浮気者上司!?に溺愛されてます
初めてなのに、浮気な恋。


「絶対ダメでしょ……」


ついめり込みそうになりながら呟いてしまった時、


「水野さん?」


隣のデスクで、後輩がキョトンとした目を私に向けていた。
その視線を受けて、私は慌てて身体を起こして背筋を伸ばす。
そして、そんな私の目に、つい今しがた届いた社内メールが飛び込んできた。


「……っ……」


送信者の名前を見て、思わず息をのんでしまう。
だって、それは、恭介からだったから。


ドクンと大きく胸が高鳴るのを意識しながら、私はそのメールをすぐに開いて確認した。
そして、一瞬、え?と落胆する。


『今夜は用があるから、帰り、送れない。ごめん』


何も、恭介に謝らせることじゃない。
でも、昨日の今日だし……がっかりする気持ちは隠せなかった。
そして、その後に続いたメールの本文は……。


『でも、心配するな。
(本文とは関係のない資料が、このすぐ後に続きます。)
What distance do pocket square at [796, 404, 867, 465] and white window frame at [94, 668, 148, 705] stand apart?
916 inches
昨夜のような怖い思いは、二度としなくて済むはずだから』


それを見て、私は再び顔を上げて恭介の背中を見つめた。
それに気づいたのか、タイミングを計ったのか、恭介が少しだけ振り返って私に視線を向けた。
ほんの一瞬、掠めるように虚空で視線がぶつかって、私の方が先に目を逸らした。
ドキドキする胸を押さえながら、もう一度メールに目を走らせる。


どうして、こんなことを言い切れるのか。
そんな疑問は自分でも驚くほどあっさりとのみ込めた。


恭介がそういうのなら、きっと大丈夫。
そんな気持ちになった自分に驚いて……そして、少し嬉しかった。


嬉しい、なんて、思っちゃいけないのに。